At a time when many in Houston flee to beach retreats on either coast, those of us left in our landlocked city only have to step into the sparkling new Loch Bar to feel transported to a storied East Coast oyster bar on Nantucket or Martha’s Vineyard. Situated in River Oaks District, Loch Bar’s concept — seafood tavern meets stylish speakeasy —was created by young wunderkind Baltimore brothers Alex and Eric Smith, founders of the 7-year-old Atlas Restaurant Group, which has more than 10 restaurant concepts in 14 locations from Baltimore to Florida and Houston, including Loch’s next-door neighbor Ouzo Bay.
Houston’s Loch Bar was designed by Patrick Sutton, who also designed the original Baltimore location. Saunter through the entrance, where the walls are covered in whitewashed shiplap, and into the 5,000-square-foot space. Take a seat in one of the cozy burgundy-hued tufted-leather banquettes pulled up to white marble tables, where gleaming brass lends the room a timeless feel.
The bar boasts more than 400 bottles of whiskey — Scotch, bourbon, rye… You name the brand, they probably have it. Houston beverage director Jonathan Jones has reimagined the signature cocktail made with bourbon, lemon juice, and honey, as well as Loch’s cult favorite: the Orange Crush, an icy, refreshing tincture of New Amsterdam orange vodka, triple sec, squeezed orange, and Sprite.

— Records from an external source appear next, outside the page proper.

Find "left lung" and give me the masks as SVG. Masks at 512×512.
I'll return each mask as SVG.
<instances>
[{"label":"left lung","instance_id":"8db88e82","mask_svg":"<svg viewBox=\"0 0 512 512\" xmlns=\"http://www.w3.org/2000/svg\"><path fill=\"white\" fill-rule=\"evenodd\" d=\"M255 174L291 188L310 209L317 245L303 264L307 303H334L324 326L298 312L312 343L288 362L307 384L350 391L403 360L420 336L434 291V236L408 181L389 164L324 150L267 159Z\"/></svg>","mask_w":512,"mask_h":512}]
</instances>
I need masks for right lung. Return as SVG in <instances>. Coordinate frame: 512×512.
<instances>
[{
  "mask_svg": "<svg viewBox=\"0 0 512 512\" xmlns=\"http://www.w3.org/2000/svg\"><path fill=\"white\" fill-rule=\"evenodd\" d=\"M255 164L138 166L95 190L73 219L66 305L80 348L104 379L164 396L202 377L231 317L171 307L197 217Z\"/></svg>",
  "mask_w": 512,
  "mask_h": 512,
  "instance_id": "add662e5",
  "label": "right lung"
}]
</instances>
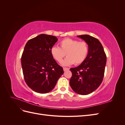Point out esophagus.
I'll return each mask as SVG.
<instances>
[{
    "instance_id": "obj_1",
    "label": "esophagus",
    "mask_w": 125,
    "mask_h": 125,
    "mask_svg": "<svg viewBox=\"0 0 125 125\" xmlns=\"http://www.w3.org/2000/svg\"><path fill=\"white\" fill-rule=\"evenodd\" d=\"M63 71H67V70H68L69 69L68 68L63 67Z\"/></svg>"
}]
</instances>
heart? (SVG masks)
<instances>
[{
  "mask_svg": "<svg viewBox=\"0 0 125 125\" xmlns=\"http://www.w3.org/2000/svg\"><path fill=\"white\" fill-rule=\"evenodd\" d=\"M59 47L53 46L51 49V54L56 62L61 63L66 55L67 57L62 62L64 66H69L75 63L80 65L86 58L89 53L88 44L85 42L65 39L60 42Z\"/></svg>",
  "mask_w": 125,
  "mask_h": 125,
  "instance_id": "heart-1",
  "label": "heart"
}]
</instances>
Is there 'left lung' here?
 <instances>
[{
  "instance_id": "obj_1",
  "label": "left lung",
  "mask_w": 125,
  "mask_h": 125,
  "mask_svg": "<svg viewBox=\"0 0 125 125\" xmlns=\"http://www.w3.org/2000/svg\"><path fill=\"white\" fill-rule=\"evenodd\" d=\"M88 44L89 53L80 65L70 69L72 77L69 84L74 91L88 95L97 89L103 81L106 56L100 42L89 35L77 36Z\"/></svg>"
}]
</instances>
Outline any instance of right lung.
I'll return each instance as SVG.
<instances>
[{
    "instance_id": "add662e5",
    "label": "right lung",
    "mask_w": 125,
    "mask_h": 125,
    "mask_svg": "<svg viewBox=\"0 0 125 125\" xmlns=\"http://www.w3.org/2000/svg\"><path fill=\"white\" fill-rule=\"evenodd\" d=\"M56 36L42 34L28 41L21 57V65L26 83L34 91L46 93L54 88L63 73V68L51 54L57 42Z\"/></svg>"
}]
</instances>
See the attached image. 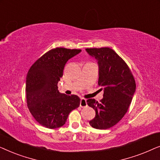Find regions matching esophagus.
Segmentation results:
<instances>
[{"instance_id":"1","label":"esophagus","mask_w":160,"mask_h":160,"mask_svg":"<svg viewBox=\"0 0 160 160\" xmlns=\"http://www.w3.org/2000/svg\"><path fill=\"white\" fill-rule=\"evenodd\" d=\"M87 100L84 99V98H82L80 100V107H87Z\"/></svg>"}]
</instances>
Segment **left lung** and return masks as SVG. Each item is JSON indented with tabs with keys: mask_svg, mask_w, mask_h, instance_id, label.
I'll return each instance as SVG.
<instances>
[{
	"mask_svg": "<svg viewBox=\"0 0 160 160\" xmlns=\"http://www.w3.org/2000/svg\"><path fill=\"white\" fill-rule=\"evenodd\" d=\"M86 52L98 61V85L103 91L100 102L95 99L87 100L95 111V117L89 124L98 130H106L117 124L127 113L136 85L128 65L113 49L92 48Z\"/></svg>",
	"mask_w": 160,
	"mask_h": 160,
	"instance_id": "1",
	"label": "left lung"
}]
</instances>
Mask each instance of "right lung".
<instances>
[{"instance_id": "right-lung-1", "label": "right lung", "mask_w": 160, "mask_h": 160, "mask_svg": "<svg viewBox=\"0 0 160 160\" xmlns=\"http://www.w3.org/2000/svg\"><path fill=\"white\" fill-rule=\"evenodd\" d=\"M81 49L55 48L36 60L26 77V98L30 112L41 125L55 129L64 125L69 113L80 105L77 95H67L58 91L68 60Z\"/></svg>"}]
</instances>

Showstoppers on the expansive menu are the shellfish towers with fresh oysters, jumbo shrimp, Alaskan king crab, mussels, and clams on a bed of ice (petit tower $95, grand $195, or royal $295) and the caviar¬ selections — Baika, Osetra, and Beluga — served with traditional accouterments, each priced per ounce ($58 to $185). Sharable charcuterie and cheese boards (petit $16, grand $26) inspire mid-afternoon meet-ups with a glass of wine.
Memorable starters are yellowfin tuna poke tossed with avocado and radish, immersed tableside in soy ginger dressing ($23), and gravlax carpaccio: smoked salmon, dollops of crème fraiche and pickled onion with an oregano-laced bread-crumb coating ($12). As for the entrees, carnivores will gravitate to the steak frites au poivre ($42), bison filet mignon ($48), burger ($16), and pork chop ($36) — but this is a seafood-centered eatery.
It would be a shame to miss the fish n’ chips ($28), beer-battered in local Saint Arnold Brewing Company IPA with English pea purée on the side, homemade tartar sauce, and boardwalk fries ($28), or the two giant Maryland crab cakes, which don’t skimp on the lump crabmeat and are so popular I’m told they’re sent to customers all over the States ($48).
Best of all, if you’re searching for a late-night spot, Loch Bar stays open till 2 am, while the kitchen closes at 1 am.